SHORT EXERCISE >> Please return, word for word, the lines of the listing running from the line that contains "What is the approximate" through the line that contains "6.39 meters", both included.

PROVIDED DATA >>
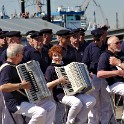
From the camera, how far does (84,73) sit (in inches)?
289

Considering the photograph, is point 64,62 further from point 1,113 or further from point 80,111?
point 1,113

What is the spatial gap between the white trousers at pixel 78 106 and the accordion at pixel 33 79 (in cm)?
93

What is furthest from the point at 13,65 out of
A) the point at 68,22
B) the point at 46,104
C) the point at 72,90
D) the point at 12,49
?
the point at 68,22

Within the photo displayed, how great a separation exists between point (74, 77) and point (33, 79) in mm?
976

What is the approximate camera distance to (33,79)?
6.39 meters

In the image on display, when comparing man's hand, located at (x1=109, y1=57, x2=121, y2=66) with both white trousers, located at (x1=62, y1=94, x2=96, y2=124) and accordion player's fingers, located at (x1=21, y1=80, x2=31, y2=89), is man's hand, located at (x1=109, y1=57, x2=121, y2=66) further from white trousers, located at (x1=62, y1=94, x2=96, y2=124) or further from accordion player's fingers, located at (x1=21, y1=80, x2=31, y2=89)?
accordion player's fingers, located at (x1=21, y1=80, x2=31, y2=89)

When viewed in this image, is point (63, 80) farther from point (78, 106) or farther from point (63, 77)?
point (78, 106)

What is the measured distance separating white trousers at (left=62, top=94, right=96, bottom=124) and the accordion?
0.93 m

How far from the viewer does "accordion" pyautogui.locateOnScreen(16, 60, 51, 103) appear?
634 cm

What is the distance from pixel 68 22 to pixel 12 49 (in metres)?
53.3

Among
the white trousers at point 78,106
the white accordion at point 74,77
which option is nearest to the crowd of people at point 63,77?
the white trousers at point 78,106

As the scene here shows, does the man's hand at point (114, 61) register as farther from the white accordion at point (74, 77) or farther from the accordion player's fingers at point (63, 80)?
the accordion player's fingers at point (63, 80)

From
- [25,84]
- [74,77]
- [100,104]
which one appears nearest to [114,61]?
[74,77]

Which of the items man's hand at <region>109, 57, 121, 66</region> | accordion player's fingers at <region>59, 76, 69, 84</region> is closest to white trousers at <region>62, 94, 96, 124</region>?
accordion player's fingers at <region>59, 76, 69, 84</region>
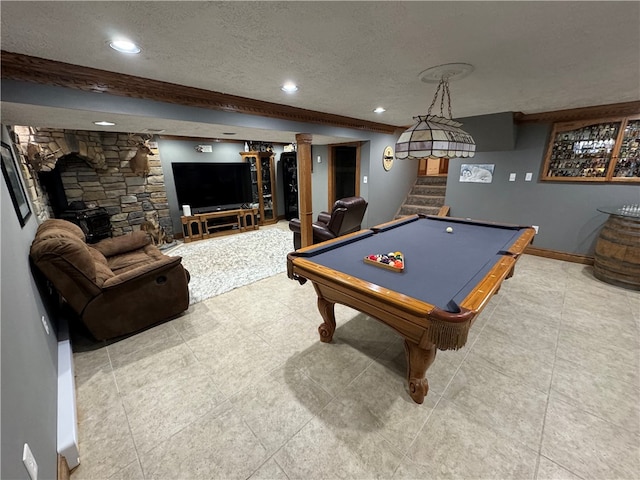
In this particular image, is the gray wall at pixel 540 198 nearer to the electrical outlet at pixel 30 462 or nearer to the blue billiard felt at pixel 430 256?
the blue billiard felt at pixel 430 256

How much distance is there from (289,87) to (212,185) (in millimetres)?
3836

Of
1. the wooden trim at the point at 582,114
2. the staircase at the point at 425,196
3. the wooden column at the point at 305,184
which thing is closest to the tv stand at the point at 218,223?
the wooden column at the point at 305,184

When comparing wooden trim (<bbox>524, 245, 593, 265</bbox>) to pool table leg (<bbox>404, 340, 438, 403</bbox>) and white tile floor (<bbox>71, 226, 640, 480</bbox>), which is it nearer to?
white tile floor (<bbox>71, 226, 640, 480</bbox>)

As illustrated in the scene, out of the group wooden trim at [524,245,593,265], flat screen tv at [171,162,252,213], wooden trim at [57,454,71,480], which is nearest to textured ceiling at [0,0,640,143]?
wooden trim at [57,454,71,480]

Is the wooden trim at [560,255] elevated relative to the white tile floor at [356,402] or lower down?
elevated

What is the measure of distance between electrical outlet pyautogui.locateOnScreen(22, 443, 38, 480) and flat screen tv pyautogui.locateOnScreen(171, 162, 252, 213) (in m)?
4.94

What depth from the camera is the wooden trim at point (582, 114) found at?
3215 millimetres

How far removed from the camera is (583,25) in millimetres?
1395

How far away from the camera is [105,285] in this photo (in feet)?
6.85

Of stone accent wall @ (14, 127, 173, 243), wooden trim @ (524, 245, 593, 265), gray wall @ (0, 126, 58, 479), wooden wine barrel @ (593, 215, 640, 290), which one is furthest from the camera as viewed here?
wooden trim @ (524, 245, 593, 265)

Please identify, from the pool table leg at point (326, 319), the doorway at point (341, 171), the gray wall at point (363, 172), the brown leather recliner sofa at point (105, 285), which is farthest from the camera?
the doorway at point (341, 171)

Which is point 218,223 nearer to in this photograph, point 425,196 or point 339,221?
point 339,221

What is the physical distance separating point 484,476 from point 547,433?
20.6 inches

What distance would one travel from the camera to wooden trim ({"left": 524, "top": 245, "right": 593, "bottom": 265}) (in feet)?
12.5
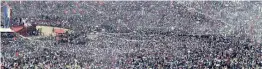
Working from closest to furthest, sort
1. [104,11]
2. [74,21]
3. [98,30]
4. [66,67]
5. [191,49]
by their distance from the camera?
[66,67] < [191,49] < [98,30] < [74,21] < [104,11]

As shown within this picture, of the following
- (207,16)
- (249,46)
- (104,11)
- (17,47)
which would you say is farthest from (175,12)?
(17,47)

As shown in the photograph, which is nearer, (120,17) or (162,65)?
(162,65)

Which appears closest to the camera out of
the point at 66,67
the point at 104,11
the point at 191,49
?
the point at 66,67

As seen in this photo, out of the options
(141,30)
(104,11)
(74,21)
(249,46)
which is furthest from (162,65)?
(104,11)

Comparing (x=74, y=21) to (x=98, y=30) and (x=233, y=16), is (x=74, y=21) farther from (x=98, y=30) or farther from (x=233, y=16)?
(x=233, y=16)

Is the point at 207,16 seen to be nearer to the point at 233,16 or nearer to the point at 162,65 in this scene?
the point at 233,16

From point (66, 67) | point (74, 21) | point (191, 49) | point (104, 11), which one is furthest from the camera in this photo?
point (104, 11)
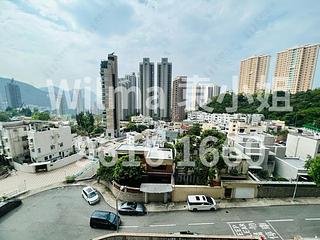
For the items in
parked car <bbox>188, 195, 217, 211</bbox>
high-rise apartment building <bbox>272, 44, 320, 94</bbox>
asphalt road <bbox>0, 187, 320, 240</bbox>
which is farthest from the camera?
high-rise apartment building <bbox>272, 44, 320, 94</bbox>

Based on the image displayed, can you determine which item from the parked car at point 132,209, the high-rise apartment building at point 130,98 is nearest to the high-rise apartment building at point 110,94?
the high-rise apartment building at point 130,98

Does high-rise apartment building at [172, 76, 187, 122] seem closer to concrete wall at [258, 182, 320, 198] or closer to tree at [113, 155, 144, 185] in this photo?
concrete wall at [258, 182, 320, 198]

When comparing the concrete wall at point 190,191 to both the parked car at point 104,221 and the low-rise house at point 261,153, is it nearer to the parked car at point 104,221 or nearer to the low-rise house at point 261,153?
the parked car at point 104,221

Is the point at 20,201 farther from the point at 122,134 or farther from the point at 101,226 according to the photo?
the point at 122,134

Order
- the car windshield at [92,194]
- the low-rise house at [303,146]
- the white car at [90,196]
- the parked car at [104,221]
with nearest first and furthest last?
the parked car at [104,221]
the white car at [90,196]
the car windshield at [92,194]
the low-rise house at [303,146]

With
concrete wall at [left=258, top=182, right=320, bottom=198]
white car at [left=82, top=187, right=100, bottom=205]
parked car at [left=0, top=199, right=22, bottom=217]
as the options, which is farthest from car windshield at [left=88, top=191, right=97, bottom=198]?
concrete wall at [left=258, top=182, right=320, bottom=198]

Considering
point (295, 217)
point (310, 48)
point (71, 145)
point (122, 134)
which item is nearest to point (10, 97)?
point (122, 134)

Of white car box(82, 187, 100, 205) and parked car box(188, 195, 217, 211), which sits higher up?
parked car box(188, 195, 217, 211)
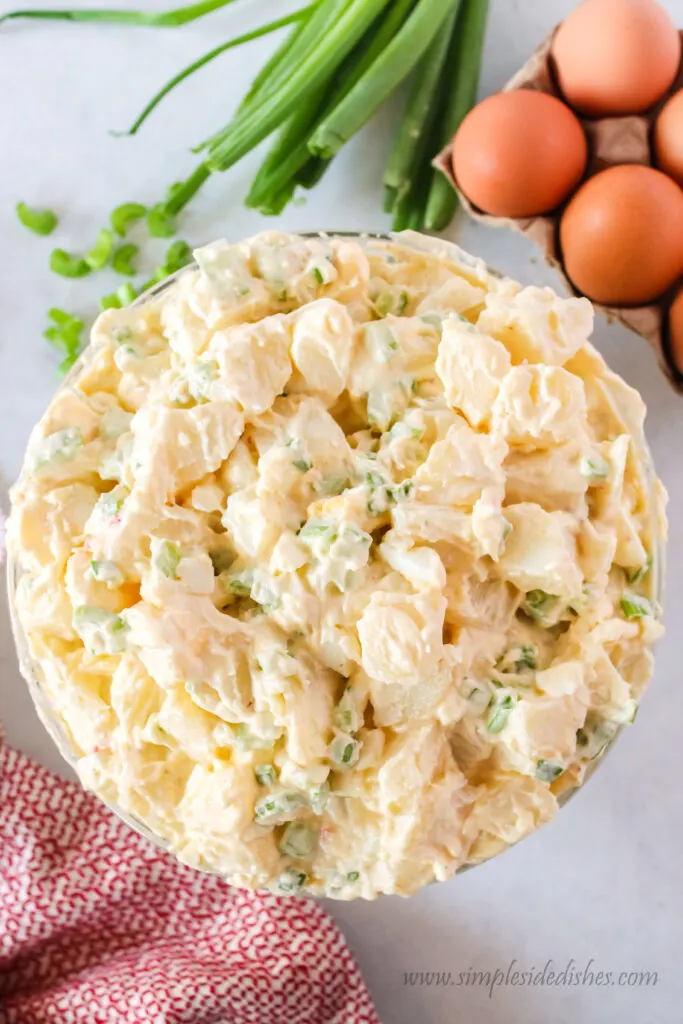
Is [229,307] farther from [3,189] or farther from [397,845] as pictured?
[3,189]

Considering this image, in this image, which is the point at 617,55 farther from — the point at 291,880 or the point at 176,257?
the point at 291,880

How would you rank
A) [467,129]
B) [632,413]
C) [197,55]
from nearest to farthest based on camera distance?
[632,413]
[467,129]
[197,55]

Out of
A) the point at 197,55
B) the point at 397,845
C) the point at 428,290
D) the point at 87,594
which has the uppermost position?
the point at 197,55

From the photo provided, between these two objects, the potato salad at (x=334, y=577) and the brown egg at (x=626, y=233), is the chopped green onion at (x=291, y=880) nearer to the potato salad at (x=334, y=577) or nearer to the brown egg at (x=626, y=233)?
the potato salad at (x=334, y=577)

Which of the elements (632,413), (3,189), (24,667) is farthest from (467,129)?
(24,667)

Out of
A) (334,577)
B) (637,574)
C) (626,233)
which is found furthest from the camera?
(626,233)

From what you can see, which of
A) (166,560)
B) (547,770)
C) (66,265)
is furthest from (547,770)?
(66,265)
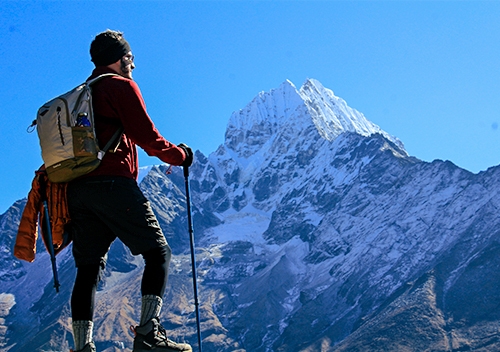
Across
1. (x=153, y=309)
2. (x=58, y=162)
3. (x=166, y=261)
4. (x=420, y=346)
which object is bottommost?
(x=153, y=309)

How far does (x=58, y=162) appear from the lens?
6.15 m

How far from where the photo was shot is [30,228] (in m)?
6.45

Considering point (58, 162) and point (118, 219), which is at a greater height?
point (58, 162)

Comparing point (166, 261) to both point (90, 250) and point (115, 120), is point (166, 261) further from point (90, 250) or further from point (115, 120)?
point (115, 120)

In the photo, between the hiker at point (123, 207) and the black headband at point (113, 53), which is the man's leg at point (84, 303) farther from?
the black headband at point (113, 53)

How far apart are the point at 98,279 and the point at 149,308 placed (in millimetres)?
823

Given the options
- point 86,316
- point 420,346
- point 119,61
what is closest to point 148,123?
point 119,61

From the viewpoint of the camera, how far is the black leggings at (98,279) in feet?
20.6

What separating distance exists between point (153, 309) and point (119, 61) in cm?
223

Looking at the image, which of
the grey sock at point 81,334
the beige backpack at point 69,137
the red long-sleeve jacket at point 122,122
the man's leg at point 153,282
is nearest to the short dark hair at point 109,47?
the red long-sleeve jacket at point 122,122

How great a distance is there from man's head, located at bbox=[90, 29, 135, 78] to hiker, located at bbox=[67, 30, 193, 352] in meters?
0.17

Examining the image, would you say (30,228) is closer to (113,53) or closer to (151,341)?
(151,341)

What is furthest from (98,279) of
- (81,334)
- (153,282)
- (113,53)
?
(113,53)

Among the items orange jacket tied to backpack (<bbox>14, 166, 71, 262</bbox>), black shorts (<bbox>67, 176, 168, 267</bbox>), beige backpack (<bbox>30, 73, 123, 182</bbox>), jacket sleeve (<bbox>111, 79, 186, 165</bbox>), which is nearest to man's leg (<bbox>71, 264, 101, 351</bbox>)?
orange jacket tied to backpack (<bbox>14, 166, 71, 262</bbox>)
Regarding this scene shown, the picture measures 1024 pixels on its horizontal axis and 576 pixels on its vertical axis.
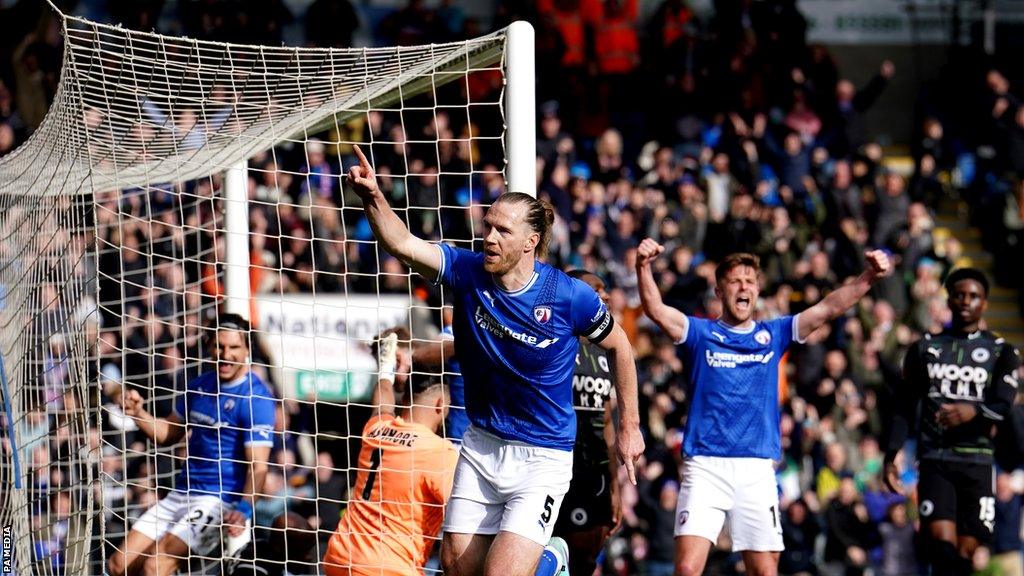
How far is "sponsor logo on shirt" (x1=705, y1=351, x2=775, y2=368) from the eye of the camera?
815 cm

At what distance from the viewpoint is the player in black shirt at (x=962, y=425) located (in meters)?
8.81

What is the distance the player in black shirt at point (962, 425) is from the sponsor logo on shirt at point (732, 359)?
4.52 feet

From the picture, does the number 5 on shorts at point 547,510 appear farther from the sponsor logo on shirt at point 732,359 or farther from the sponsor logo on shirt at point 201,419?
the sponsor logo on shirt at point 201,419

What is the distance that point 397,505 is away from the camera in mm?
7215

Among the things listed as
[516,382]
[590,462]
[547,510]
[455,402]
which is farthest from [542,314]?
[455,402]

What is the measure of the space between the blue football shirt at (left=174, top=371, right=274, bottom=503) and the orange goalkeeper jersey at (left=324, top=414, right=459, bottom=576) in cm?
136

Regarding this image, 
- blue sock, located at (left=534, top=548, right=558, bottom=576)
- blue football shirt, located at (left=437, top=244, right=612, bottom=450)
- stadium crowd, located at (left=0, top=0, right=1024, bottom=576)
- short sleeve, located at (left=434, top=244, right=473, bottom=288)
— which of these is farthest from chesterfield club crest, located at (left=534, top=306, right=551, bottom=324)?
stadium crowd, located at (left=0, top=0, right=1024, bottom=576)

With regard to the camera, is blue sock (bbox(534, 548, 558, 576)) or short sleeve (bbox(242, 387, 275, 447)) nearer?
blue sock (bbox(534, 548, 558, 576))

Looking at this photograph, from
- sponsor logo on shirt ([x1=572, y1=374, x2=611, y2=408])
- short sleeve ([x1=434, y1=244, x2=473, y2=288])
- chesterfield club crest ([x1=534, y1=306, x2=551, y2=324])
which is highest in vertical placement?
short sleeve ([x1=434, y1=244, x2=473, y2=288])

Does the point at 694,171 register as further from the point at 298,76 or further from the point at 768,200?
the point at 298,76

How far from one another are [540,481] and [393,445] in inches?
39.6

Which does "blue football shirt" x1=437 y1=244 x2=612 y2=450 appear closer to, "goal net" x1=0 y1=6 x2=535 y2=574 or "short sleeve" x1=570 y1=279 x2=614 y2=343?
"short sleeve" x1=570 y1=279 x2=614 y2=343

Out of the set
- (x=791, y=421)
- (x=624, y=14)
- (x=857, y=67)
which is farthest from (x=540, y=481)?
(x=857, y=67)

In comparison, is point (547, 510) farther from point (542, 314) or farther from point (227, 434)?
point (227, 434)
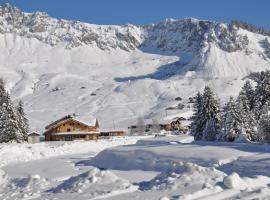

EXERCISE OUTPUT >>
What is the approximate camera distance to (33,79)?
6.39 meters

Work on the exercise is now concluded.